You almost forget there's no dialog, no narration, no names. Telling stories without words is a relative rarity in comic books, especially in the United States. Larsen employed the technique in the 2016 collection Microcosmos, but the 40-page Holy Diver is her first full-length, word-free graphic novel. It sells for $16 at christinelarsenillustration.com.

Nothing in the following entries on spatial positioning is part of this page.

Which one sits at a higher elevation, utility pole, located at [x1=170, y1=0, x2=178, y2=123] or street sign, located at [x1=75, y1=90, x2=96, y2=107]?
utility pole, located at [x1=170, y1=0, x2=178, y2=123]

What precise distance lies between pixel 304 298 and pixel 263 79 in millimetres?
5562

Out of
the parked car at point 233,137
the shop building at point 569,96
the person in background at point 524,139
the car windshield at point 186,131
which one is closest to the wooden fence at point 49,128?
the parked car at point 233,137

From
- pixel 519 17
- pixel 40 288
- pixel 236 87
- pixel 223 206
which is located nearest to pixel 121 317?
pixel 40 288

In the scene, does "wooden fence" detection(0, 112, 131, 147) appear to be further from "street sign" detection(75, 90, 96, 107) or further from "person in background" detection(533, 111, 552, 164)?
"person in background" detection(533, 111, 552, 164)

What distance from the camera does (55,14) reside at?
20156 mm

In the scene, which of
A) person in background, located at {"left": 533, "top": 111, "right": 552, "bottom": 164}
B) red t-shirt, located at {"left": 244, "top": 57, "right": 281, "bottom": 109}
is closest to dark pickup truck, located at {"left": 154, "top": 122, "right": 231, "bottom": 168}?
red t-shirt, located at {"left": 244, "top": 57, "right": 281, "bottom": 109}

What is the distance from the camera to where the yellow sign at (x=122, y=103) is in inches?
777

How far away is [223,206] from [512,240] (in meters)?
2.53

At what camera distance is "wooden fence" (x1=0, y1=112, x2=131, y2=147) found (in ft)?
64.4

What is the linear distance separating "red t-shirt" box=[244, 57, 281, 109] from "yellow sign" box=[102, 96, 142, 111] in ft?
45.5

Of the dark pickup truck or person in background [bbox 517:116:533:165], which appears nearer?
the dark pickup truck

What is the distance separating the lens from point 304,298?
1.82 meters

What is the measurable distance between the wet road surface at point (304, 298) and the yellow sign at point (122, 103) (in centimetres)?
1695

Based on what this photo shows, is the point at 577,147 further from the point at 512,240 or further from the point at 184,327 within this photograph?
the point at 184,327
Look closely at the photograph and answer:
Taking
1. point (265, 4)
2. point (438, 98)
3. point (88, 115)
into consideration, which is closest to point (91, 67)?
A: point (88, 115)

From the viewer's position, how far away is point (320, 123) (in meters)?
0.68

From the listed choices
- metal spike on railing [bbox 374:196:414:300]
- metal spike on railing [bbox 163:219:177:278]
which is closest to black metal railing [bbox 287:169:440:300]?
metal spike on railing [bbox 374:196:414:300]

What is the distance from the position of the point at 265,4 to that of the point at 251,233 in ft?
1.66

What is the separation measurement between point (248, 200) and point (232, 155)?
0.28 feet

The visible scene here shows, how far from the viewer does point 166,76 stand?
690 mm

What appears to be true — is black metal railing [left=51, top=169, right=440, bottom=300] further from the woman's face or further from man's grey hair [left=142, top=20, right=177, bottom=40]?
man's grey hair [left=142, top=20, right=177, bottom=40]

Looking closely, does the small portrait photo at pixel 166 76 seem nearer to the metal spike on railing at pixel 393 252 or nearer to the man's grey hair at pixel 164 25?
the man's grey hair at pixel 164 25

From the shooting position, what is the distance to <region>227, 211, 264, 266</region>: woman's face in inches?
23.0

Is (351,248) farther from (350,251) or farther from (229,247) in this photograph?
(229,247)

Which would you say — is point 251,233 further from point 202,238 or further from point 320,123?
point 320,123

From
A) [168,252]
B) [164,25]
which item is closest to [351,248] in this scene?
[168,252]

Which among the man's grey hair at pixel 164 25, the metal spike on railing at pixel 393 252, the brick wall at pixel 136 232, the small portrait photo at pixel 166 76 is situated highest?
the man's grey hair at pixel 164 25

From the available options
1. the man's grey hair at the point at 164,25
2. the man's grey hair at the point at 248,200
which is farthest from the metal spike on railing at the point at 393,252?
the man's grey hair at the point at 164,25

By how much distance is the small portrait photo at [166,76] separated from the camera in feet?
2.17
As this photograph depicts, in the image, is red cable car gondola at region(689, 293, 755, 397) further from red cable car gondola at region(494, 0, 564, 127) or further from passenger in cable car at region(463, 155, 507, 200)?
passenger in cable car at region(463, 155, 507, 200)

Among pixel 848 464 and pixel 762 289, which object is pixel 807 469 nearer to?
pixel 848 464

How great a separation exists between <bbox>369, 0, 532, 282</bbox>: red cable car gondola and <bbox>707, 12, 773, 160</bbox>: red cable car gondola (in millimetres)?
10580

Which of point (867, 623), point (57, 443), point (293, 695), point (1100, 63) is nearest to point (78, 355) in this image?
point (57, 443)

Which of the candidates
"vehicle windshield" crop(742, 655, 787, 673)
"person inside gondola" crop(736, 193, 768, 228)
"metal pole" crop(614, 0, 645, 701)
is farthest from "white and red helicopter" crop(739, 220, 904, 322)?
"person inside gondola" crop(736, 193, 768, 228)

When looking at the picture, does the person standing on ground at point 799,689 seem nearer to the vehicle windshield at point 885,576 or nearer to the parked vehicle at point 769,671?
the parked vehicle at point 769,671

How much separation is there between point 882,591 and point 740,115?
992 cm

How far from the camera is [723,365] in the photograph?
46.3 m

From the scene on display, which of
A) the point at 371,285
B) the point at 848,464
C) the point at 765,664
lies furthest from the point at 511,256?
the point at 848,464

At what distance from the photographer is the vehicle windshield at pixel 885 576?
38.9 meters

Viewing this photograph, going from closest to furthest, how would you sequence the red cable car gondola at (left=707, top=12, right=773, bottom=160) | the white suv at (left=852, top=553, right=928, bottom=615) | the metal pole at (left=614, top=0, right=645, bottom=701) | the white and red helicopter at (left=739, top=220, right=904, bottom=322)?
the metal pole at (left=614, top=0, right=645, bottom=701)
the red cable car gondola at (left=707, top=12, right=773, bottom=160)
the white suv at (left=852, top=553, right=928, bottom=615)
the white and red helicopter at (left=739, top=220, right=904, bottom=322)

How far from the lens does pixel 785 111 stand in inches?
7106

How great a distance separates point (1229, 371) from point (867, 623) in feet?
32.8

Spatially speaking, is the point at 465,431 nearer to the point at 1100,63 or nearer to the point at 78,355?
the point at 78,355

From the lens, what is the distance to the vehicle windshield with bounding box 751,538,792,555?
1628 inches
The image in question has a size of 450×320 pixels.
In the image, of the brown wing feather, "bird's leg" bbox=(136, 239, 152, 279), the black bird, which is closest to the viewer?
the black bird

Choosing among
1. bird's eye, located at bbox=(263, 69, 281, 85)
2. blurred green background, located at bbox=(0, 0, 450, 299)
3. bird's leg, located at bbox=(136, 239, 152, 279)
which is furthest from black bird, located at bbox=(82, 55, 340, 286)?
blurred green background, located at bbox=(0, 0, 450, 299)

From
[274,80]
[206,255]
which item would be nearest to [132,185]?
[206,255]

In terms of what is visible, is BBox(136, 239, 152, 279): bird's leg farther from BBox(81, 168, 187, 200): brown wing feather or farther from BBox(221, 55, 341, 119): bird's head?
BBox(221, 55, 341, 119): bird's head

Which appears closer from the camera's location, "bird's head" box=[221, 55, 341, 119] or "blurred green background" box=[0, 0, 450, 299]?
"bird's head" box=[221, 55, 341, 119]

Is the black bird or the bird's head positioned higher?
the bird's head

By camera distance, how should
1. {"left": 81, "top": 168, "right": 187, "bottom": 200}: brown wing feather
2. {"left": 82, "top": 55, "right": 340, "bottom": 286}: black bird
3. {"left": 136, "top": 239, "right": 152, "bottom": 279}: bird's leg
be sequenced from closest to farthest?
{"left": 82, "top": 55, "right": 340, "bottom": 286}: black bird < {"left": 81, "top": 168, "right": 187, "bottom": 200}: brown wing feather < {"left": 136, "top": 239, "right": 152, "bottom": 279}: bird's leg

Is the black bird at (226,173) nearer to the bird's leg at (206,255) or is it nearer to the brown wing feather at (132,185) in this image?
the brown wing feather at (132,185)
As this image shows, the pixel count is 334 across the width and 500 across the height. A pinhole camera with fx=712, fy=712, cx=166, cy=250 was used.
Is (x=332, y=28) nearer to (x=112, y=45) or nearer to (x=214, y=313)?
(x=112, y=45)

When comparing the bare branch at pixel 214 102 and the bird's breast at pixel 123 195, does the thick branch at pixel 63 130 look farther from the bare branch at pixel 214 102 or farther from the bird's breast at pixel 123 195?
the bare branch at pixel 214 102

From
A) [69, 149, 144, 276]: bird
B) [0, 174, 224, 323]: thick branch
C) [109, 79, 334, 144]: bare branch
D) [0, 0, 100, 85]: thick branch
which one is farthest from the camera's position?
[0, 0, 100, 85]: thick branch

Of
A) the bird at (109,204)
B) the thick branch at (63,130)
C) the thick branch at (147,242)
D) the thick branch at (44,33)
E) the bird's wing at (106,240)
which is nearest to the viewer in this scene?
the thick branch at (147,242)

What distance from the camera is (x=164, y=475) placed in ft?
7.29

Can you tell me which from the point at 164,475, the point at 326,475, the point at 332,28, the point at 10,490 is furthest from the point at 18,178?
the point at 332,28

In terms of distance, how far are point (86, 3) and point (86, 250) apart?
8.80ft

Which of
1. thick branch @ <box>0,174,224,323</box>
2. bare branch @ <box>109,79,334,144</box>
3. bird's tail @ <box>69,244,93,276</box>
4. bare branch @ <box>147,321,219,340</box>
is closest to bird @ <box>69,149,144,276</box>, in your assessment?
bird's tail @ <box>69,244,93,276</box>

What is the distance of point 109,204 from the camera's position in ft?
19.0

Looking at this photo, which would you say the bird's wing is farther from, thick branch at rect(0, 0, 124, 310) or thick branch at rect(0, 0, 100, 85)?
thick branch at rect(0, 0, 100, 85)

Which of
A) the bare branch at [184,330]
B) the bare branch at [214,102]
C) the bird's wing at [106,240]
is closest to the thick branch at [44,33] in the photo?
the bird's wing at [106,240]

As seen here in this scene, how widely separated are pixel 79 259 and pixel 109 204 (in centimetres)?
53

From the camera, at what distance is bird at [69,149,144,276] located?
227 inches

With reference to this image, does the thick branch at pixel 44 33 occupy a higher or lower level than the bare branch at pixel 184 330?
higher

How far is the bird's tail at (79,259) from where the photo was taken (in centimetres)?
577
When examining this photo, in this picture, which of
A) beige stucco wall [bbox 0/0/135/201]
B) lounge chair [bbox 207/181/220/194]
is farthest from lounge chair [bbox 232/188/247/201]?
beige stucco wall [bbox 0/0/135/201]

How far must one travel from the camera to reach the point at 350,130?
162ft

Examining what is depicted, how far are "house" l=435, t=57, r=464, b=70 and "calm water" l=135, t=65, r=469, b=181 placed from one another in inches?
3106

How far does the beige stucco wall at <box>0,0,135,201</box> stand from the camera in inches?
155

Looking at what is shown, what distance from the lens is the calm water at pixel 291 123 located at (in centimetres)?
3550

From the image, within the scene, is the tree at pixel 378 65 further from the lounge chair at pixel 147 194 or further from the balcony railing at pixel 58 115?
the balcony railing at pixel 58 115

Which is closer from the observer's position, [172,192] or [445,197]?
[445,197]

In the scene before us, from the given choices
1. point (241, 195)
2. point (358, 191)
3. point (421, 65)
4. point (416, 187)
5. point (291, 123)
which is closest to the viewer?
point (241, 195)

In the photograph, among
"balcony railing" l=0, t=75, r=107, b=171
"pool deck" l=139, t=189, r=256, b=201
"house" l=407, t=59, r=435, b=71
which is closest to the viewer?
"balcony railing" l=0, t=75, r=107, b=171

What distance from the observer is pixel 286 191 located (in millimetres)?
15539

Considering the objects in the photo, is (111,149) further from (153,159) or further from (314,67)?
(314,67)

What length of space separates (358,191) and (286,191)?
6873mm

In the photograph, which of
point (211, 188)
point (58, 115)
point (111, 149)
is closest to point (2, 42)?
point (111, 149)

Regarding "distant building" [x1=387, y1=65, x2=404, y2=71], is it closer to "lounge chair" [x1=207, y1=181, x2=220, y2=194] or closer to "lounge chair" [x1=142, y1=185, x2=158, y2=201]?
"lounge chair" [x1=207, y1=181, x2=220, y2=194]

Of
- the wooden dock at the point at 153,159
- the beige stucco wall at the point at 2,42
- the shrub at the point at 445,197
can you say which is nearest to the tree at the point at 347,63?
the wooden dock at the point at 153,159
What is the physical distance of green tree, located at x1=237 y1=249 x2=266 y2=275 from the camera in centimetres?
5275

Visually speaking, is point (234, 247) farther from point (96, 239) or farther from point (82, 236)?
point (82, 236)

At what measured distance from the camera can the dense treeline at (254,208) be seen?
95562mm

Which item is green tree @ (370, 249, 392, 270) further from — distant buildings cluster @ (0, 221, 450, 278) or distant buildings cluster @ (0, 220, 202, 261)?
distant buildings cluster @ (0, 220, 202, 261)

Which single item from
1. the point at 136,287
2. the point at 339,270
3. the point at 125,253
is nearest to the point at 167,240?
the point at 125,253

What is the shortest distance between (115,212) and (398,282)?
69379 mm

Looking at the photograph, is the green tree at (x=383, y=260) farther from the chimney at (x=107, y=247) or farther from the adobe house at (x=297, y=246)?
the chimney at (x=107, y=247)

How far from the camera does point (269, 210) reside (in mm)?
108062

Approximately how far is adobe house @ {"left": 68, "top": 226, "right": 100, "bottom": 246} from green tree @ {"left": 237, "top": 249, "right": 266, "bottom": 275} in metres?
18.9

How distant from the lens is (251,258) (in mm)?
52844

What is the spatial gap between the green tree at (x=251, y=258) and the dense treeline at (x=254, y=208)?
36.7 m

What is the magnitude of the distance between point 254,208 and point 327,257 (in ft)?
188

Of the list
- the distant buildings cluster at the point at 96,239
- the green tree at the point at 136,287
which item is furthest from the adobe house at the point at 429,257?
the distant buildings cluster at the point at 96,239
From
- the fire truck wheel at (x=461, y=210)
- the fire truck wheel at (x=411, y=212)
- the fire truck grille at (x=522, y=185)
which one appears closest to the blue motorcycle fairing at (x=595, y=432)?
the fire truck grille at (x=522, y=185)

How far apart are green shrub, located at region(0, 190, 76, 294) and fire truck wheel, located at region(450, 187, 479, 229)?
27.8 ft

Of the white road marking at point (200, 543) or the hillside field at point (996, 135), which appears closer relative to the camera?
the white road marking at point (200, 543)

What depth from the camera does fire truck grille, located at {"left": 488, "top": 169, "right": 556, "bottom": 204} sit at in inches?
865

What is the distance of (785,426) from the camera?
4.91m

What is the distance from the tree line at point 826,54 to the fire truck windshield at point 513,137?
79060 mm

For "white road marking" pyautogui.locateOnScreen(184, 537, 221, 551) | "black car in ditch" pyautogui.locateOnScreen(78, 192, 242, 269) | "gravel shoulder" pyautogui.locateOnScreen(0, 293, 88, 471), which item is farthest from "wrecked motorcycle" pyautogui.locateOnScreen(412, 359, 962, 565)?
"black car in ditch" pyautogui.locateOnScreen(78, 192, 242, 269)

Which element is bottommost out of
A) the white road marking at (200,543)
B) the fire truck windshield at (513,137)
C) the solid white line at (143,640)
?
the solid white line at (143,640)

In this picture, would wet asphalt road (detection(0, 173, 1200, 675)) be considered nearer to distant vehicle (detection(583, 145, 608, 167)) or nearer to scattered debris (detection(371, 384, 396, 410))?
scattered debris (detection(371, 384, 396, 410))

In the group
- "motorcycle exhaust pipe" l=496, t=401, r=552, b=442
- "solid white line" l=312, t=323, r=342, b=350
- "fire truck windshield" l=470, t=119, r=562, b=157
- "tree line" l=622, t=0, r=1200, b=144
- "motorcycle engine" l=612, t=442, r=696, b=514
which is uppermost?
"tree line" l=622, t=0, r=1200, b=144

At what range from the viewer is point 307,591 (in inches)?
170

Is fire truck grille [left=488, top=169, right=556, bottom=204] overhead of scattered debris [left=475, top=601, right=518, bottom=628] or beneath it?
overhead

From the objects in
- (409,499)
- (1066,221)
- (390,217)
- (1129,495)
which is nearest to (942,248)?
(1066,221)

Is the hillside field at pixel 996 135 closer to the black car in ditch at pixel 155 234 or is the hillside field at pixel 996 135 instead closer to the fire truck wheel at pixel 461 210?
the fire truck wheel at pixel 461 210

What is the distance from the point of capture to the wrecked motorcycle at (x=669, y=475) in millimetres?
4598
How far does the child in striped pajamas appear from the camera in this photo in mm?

"I like to give myself challenges," Larsen says of her decision to work in the "silent" comic subgenre. "Especially when you're doing mythology stuff, it forces you to get across your idea in a very succinct way without being laborious about things like names and places."

Larsen has it all mapped out in her head —  who's who and what's what. She just doesn't see the point of putting it on the page. "Aren't they still people? Don't you still care about these characters?" she says. Even without a name, her heroine is still a heroine. "So what if I called her something crazy, like, you know, Glarblegloo or whatever? … It doesn't matter what her name is."

She laughs. "I'm a huge Tolkien fan, but who can … pronounce half [those names]?"

Larsen is into Beowulf, too, and some aspects of that famous epic come to mind when her protagonist is squaring off against an ancient monster from the deep. "The stuff you read and enjoy always creeps into your work, no matter how you're trying to get away from it," she says.

Of course, Holy Diverwhich takes its name from a song by the late, great metal singer Ronnie James Dio — has something The Lord of the Rings and Beowulf do not: a strong female protagonist.

"Oh, yeah, well, sausage parties abound in that old saga fiction," says Larsen.

Same goes for the comics world, though she says things are better than they used to be. A veteran of the biz — her work has been published by such  houses as Dark Horse, IDW, Boom, and DC Online over the last 10 years — Larsen finds she's often hired to draw male characters. They're not always the most satisfying.

"I just always liked drawing chicks," she says. "I always liked drawing … big, knock-your-block-off chicks, because it drives me nuts a little bit that female protagonists are always like these pretty, gentle … these chicks that don't look like they just could, like, crush you."

The title character in Holy Diver could definitely knock some blocks off. She has a muscles and a trident and knows how to kick some Kraken butt.

She also has pale blue skin. This isn't Earth, after all. It's a strange alien world where seaside villagers swim out into the ocean astride their three-eyed mer-tiger pets. The story takes place in the same universe as her earlier collection Microcosmos, and both are self-published by Larsen's Snaga Comix imprint. That said, Holy Diver requires no advanced reading.

These "silent" graphic novels are Larsen's personal labors of love. She makes her living drawing comics (for other writers' stories) and illustrations on a freelance basis. She's about to get working on a children's book once the funding comes through via Kickstarter. And as soon as our interview was  over, she started working on labels for a winery in California.

It's possible you've come across her work. Her fantastical, large-scale installation "Farewell to Night" is hanging between Terminals E and F at Philadelphia International Airport.

Larsen also teaches courses on comics and sequential storytelling at the University of the Arts and at the Delaware College of Art and Design.

"I'm not teaching kids how to draw muscle men. I just want them to understand narrative structure and composition, and how that plays into storytelling."

She makes her students do "silent" comics, as well. That hammers home that classic piece of writing advice: Show, don't tell.

"It's important to understand gesture and be able to get across character relationships without burdening yourself with long, half-page narratives. I've definitely gotten that before. Let's not write the Great American Novel in one page of a comic."